Sunday, June 29, 2014

Important Conversations

There are a million lessons I have learned that I wish I could transfer to my children so that they won’t have to face the same perils that I did – things that might keep them safe and allow them to bypass danger and heartache. Unfortunately, we cannot do this and as much as we might wish they did, “just say no” and other autocratic messages don’t work either - we aren't raising automatons, we are raising intelligent free-thinkers who have ready access to information, which means that we have to be prepared to deliver it first.

I’ve heard parents talking about being so afraid of the world we live in that they don’t want to let their children out of the house. This way of responding to the world shocks me, as it punishes our children and breeds an atmosphere of fear.

When our kids are little we teach them right from wrong - no hitting, no swearing, be nice to others, act like a good friend in order to have good friends. These are all important life lessons which we, as parents, don’t shy away from.

The older our kids get, however, the harder it is for us to have these critical conversations. We stop concentrating on the necessity of these fact based life lessons and start worrying about the discomfort we feel, and the discomfort our children will feel if we bring up body functions, peer interactions, and drugs and alcohol.

We need to recognize that the fact that these conversations make us nervous is really an indicator of how critical they are to have – not only so that our kids will understand the facts, but also so that we demystify the topics, we bring them out into the open so that they stop being uncomfortable for us and for our children.

And we can’t just have the conversations once, we need to have them regularly – to remind our children that we are watchful, present, and interested in what is happening in their lives as well as to reduce the discomfort that comes along with these difficult discussions.

This is true in any community, no matter how safe we may want to believe we are – and I believe that in some cases the safer the community feels the more we have to be alert. Parents are insulated from danger, so we assume our kids are, too. My husband and I learned how true this was when we found out that our daughter was introduced to drugs and alcohol at thirteen years old, and it was driven home years later when we lost her.

I often think about the things I wish I would have done differently and those are the most important things to share:

I wish I would never have yelled at my daughter during her confessions to me. I feel like she would have been more open to talking to me and looking for help if I would have managed to give her a safe place to ask for help. By reacting emotionally, I made my feelings of betrayal more important than her needs and this resulted in a barrier between us that made it harder to get her the help she needed, and made her less likely to reach out to me.

I wish I would have talked to her earlier about drugs and alcohol – even though I had those conversations with her, I think we started too late – thinking she was still too young and innocent even though she’d already been exposed to drugs and alcohol in middle school. Once I did start talking to her, I should have kept the conversations going, instead I felt safe, the conversation checked off the list, and I moved on to other things. This was a huge mistake that I pay for every day.

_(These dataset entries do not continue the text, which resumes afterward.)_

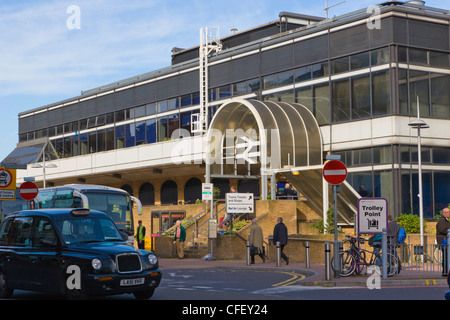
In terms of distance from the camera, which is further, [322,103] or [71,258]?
[322,103]

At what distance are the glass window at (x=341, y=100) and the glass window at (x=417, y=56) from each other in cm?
323

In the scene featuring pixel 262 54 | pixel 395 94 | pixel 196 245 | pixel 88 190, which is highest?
pixel 262 54

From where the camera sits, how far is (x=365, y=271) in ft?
66.6

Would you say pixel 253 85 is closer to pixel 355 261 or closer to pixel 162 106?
pixel 162 106

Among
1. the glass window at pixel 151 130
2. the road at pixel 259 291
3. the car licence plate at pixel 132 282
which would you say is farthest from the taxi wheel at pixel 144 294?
the glass window at pixel 151 130

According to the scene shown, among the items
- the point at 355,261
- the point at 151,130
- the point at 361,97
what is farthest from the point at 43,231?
the point at 151,130

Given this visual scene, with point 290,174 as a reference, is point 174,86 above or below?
above

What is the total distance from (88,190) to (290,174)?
9.45 metres

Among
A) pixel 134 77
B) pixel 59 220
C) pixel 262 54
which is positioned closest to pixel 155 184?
pixel 134 77

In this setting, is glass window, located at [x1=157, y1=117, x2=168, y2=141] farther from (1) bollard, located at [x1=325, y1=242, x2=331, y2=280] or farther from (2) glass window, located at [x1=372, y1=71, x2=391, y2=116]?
(1) bollard, located at [x1=325, y1=242, x2=331, y2=280]

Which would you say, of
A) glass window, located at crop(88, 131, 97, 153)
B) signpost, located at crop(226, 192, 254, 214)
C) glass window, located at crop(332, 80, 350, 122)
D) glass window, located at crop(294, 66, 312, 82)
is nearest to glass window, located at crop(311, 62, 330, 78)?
glass window, located at crop(294, 66, 312, 82)

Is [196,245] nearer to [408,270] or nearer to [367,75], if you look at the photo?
[367,75]

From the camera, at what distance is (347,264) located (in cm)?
1995

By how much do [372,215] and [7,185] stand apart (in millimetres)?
10651
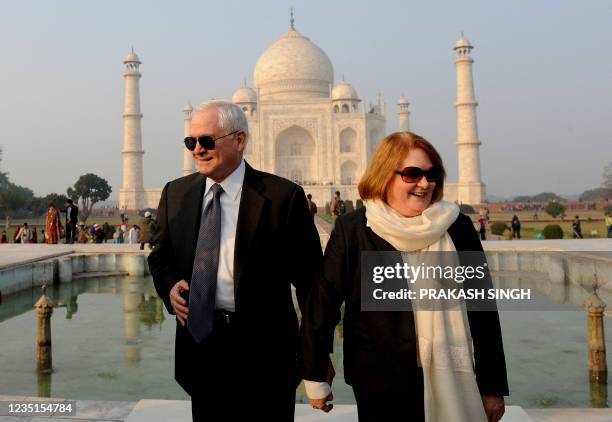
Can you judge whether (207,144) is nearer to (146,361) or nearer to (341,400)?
(341,400)

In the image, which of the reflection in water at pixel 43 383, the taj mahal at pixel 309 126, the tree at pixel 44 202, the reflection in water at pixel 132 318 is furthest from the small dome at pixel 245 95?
the reflection in water at pixel 43 383

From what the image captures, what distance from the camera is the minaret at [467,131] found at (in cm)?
2964

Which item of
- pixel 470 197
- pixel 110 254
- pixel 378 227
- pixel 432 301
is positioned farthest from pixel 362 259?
pixel 470 197

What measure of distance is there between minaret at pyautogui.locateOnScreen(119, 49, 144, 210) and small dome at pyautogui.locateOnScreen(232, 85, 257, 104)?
6.14 meters

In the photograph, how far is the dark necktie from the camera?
1.59m

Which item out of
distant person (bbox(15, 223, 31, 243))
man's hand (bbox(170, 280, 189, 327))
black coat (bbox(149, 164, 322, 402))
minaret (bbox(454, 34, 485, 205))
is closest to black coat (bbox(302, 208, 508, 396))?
black coat (bbox(149, 164, 322, 402))

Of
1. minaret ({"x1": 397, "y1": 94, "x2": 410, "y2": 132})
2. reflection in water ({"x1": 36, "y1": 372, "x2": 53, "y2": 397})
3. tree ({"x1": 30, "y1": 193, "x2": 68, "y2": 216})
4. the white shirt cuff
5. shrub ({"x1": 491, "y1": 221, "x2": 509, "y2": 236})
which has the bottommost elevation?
reflection in water ({"x1": 36, "y1": 372, "x2": 53, "y2": 397})

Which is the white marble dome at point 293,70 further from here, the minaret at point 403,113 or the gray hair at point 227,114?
the gray hair at point 227,114

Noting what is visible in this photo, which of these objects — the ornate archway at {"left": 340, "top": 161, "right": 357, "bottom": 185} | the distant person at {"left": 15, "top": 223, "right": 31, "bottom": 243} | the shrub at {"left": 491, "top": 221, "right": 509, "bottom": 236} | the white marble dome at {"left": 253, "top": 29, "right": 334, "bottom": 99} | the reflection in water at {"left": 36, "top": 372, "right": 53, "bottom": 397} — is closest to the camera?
the reflection in water at {"left": 36, "top": 372, "right": 53, "bottom": 397}

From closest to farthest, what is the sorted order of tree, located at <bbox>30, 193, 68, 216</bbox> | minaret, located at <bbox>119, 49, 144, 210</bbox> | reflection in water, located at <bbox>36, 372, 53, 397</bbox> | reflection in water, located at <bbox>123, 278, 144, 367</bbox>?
reflection in water, located at <bbox>36, 372, 53, 397</bbox> < reflection in water, located at <bbox>123, 278, 144, 367</bbox> < tree, located at <bbox>30, 193, 68, 216</bbox> < minaret, located at <bbox>119, 49, 144, 210</bbox>

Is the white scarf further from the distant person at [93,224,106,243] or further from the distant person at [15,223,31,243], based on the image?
the distant person at [93,224,106,243]

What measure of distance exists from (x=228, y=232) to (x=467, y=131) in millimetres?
29658

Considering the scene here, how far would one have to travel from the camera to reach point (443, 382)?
1424 mm

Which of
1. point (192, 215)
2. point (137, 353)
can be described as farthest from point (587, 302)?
point (137, 353)
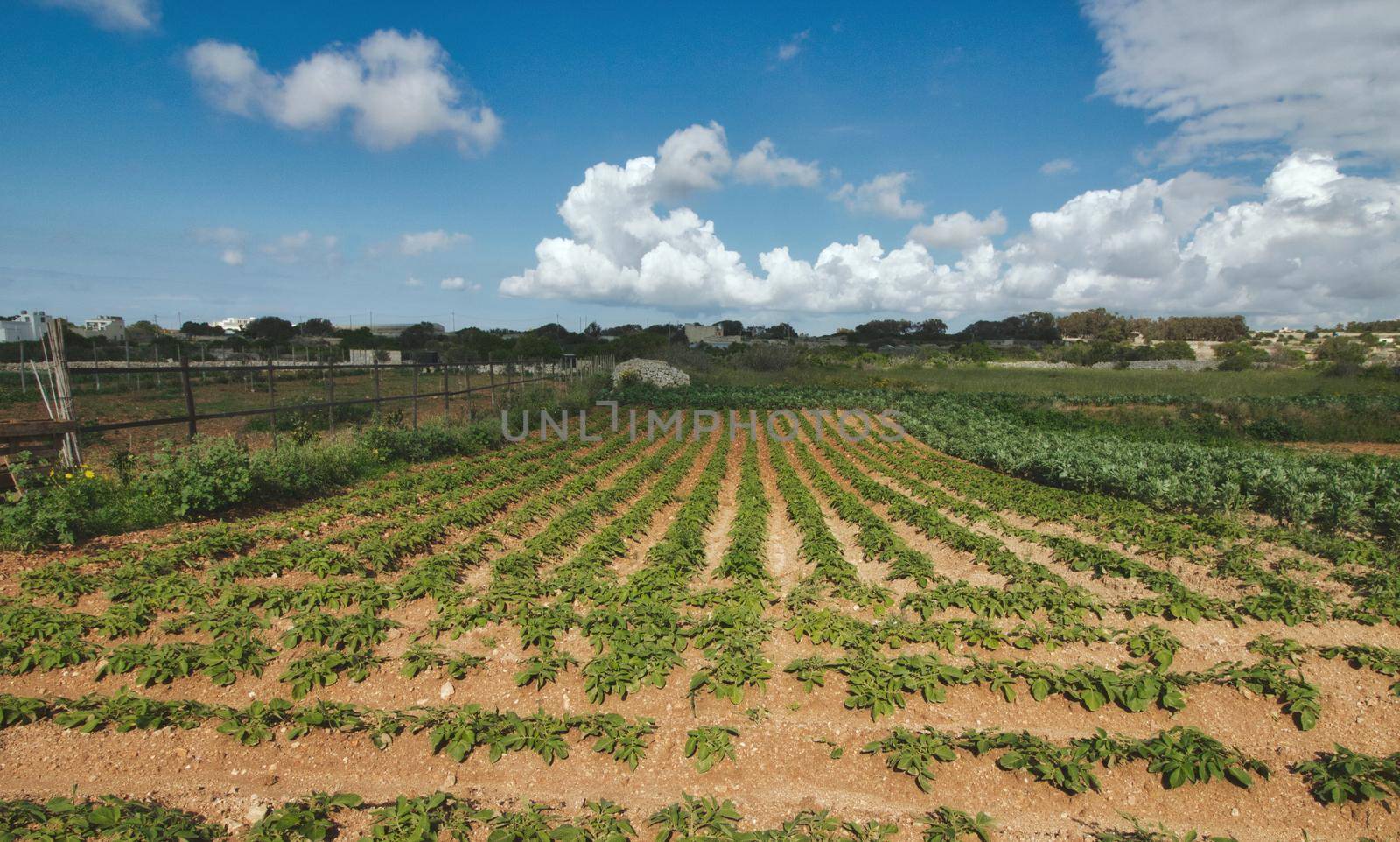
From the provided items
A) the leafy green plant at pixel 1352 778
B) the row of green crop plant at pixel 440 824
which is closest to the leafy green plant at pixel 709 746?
the row of green crop plant at pixel 440 824

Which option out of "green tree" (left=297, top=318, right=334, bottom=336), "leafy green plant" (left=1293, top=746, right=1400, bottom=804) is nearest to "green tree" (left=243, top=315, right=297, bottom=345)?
"green tree" (left=297, top=318, right=334, bottom=336)

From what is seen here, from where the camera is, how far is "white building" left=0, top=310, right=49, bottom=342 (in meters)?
9.41

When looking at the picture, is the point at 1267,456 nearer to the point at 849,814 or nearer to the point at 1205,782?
the point at 1205,782

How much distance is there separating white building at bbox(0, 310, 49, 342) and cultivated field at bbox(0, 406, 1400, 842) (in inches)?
169

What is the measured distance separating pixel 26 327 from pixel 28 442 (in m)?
4.59

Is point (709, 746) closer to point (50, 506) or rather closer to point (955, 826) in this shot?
point (955, 826)

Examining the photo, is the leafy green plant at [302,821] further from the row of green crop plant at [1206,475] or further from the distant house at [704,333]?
the distant house at [704,333]

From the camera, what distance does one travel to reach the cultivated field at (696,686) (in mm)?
3756

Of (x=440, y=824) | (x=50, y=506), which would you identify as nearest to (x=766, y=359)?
(x=50, y=506)

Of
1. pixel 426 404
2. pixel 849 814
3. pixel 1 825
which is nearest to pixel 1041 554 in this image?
pixel 849 814

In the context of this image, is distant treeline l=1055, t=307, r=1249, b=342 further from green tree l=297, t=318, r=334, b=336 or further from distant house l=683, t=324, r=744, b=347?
green tree l=297, t=318, r=334, b=336

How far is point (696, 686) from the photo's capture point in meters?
4.89

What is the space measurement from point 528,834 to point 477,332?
241 feet

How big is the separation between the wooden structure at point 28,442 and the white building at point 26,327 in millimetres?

I wish I would have taken stock of all of the changes that came about after she started using. Her clothes, friends, the books she read and shows she wanted to watch, an obsession with fitness and her appearance. There were a multitude of changes which might have been nothing independently but I will never stop wondering what I could have done to help her if I would have added them all together.

Most importantly, none of the things I now see as signs were on any list of what to look out for if you are watching for drinking, drugs, partying or other dangerous behavior. We know our kids, and we have to pay attention and look at what is happening in our homes and with our children all the time, with love and attention – we can’t take comfort in a safe neighborhood or in some list that an expert who has never met our child gives us, because it is bound to be missing something, and that thing could be the clue for your particular child. Instead, take confidence in what you teach your child and what you know about them. It might save their lives.

As parents, our only logical option is to arm our children with information, strategies, and an open and honest environment so that they can make informed and brave choices, ask questions, and find answers without fear of embarrassment or retribution. This is our most fundamental responsibility, to prepare our kids for success and independence in a world that isn't pure and perfectly safe by education and communication.